A data mart provides the primary access to the data stored in the data warehouse or operational data store. It is a subset of data sourced from the data warehouse or operational data store specifically focused on a business function or set of related business functions. Read on to learn the answers to fundamental questions about data marts.
We did it! We built the data warehouse, we created the ETL framework, we identified the data sources, we even created the metadata repository and the ODS; so now we have received a request to build a data mart. The business users want to be able to access data in this great data warehouse. They spent a significant amount of time, resources and patience to build a data warehouse environment that would stand the test of time and they want to be able to get their money’s worth.
So how do we start? Better yet, where do we start? I think a good place to start is to understand what a data mart is. So what is a data mart? Well, through the business intelligence framework, a data mart provides the primary access to the data stored in the data warehouse or operational data store. It is a subset of data sourced from the data warehouse or operational data store specifically focused on a business function or set of related business functions. The rest of this article will provide answers to fundamental questions about data marts.

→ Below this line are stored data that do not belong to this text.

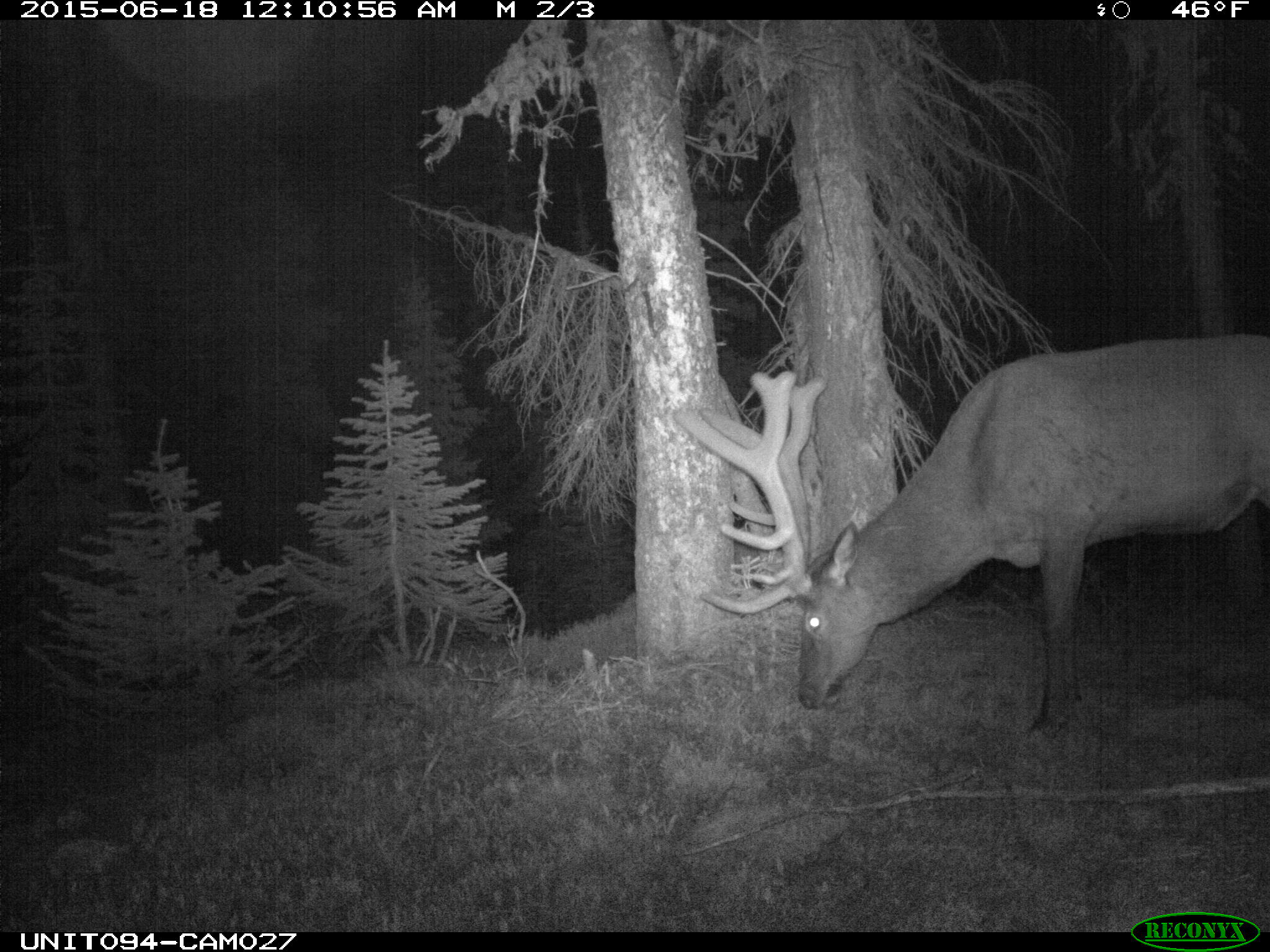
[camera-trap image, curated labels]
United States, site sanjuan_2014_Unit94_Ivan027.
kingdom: Animalia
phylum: Chordata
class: Mammalia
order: Artiodactyla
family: Cervidae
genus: Cervus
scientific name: Cervus elaphus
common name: red deer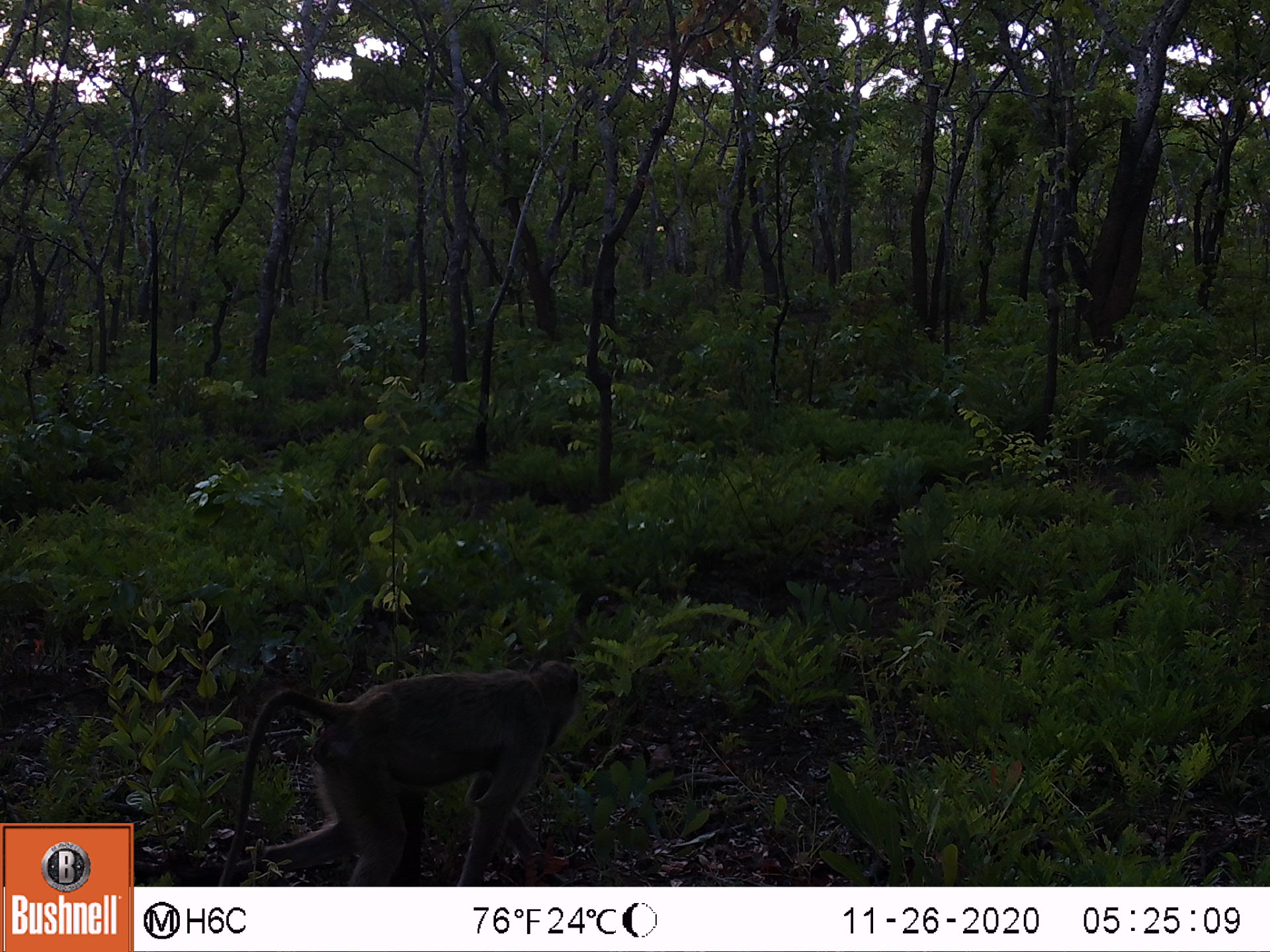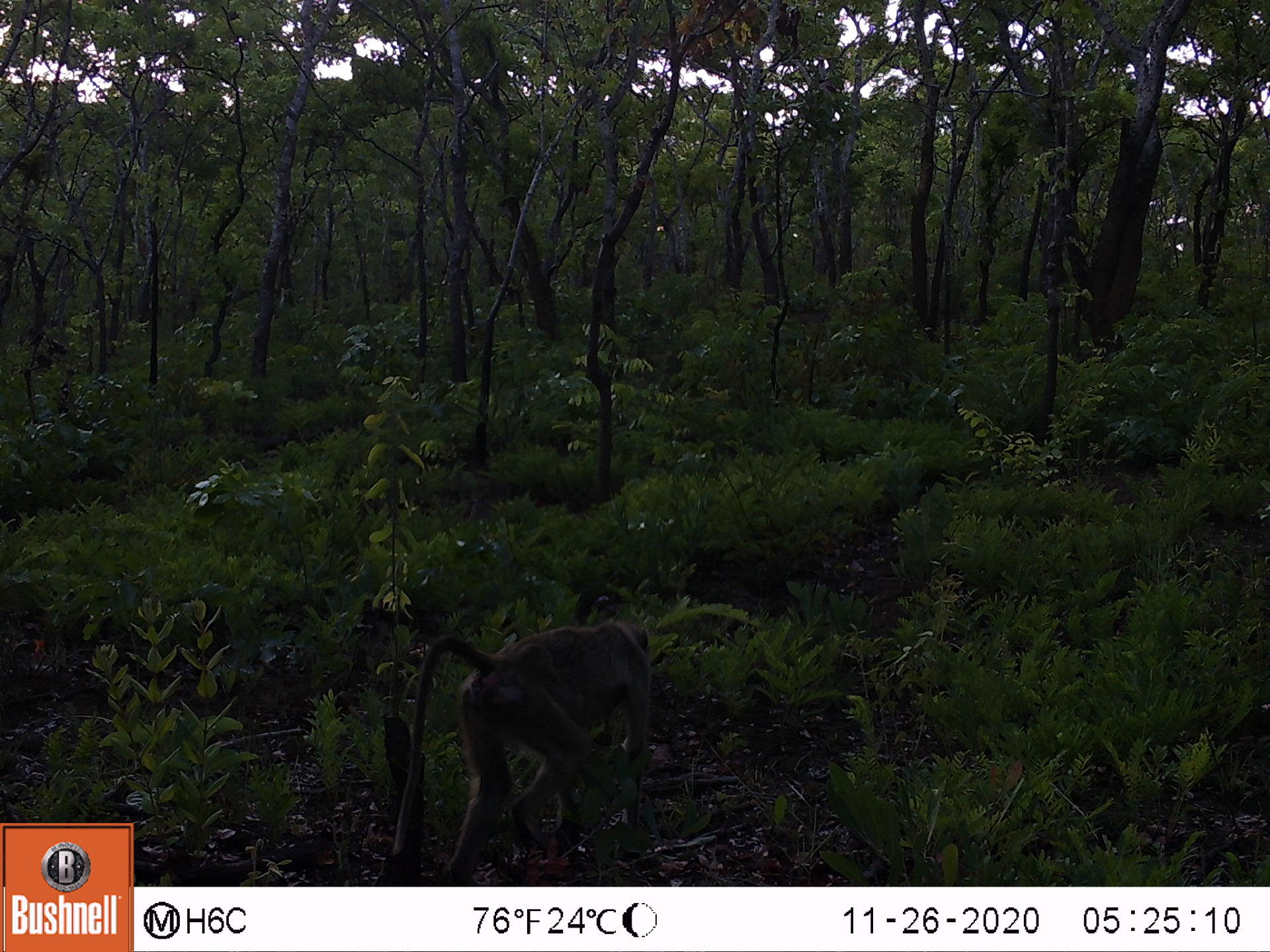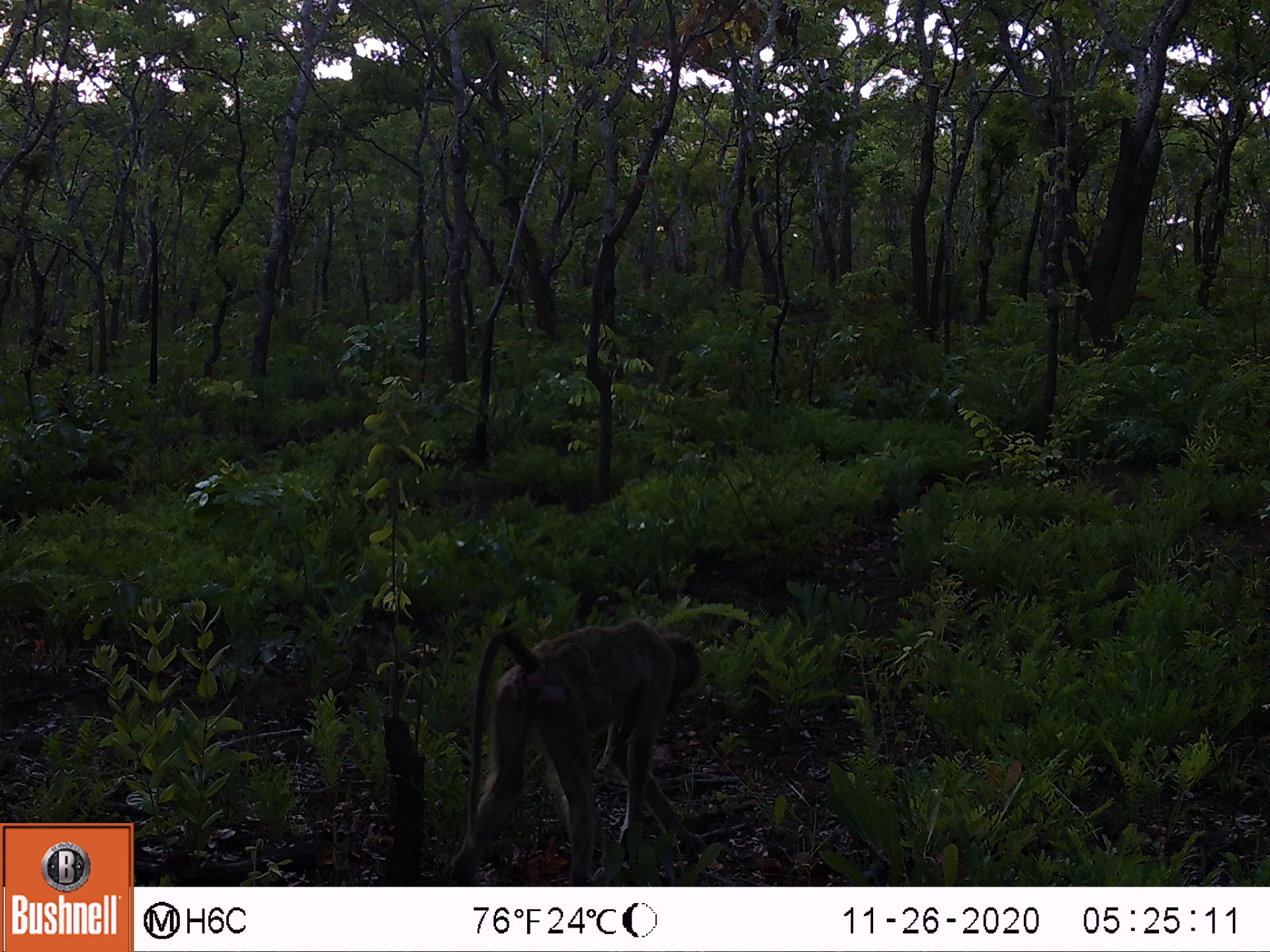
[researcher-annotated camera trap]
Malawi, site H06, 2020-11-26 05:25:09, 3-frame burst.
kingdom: Animalia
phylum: Chordata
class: Mammalia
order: Primates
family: Cercopithecidae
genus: Papio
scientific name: Papio cynocephalus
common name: yellow baboon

What is the purpose of a data mart?
The fact is that the data warehouse is a repository of centralized, cleansed, standardized, transformed and integrated historical data. It is the organizational view of its business from a data perspective. However, it is an extremely difficult task to access or report on data within a data warehouse. The data in a data warehouse is organized by subject area; it’s historical and represents the organization as a whole. In the same way the operational data store (ODS) has the characteristics of the data warehouse with the most important exception that the data in an ODS is NON-HISTORICAL. Think of what that set of SQL statements would look like to accomplish this task! Lots of complex joins! Performance degradation related to the volume of data that must be read to satisfy the criteria in the SQL statements! Phew.
That’s where the data mart serves a purpose. It provides the business unit with easy access to data in the warehouse or the operational data store. Why? Because the data in the data mart is specifically tailored to the business unit. It is organized based on specific business requirements. The primary purpose for its existence is to support data dependent business functions related to reporting, trending, analysis and presentation.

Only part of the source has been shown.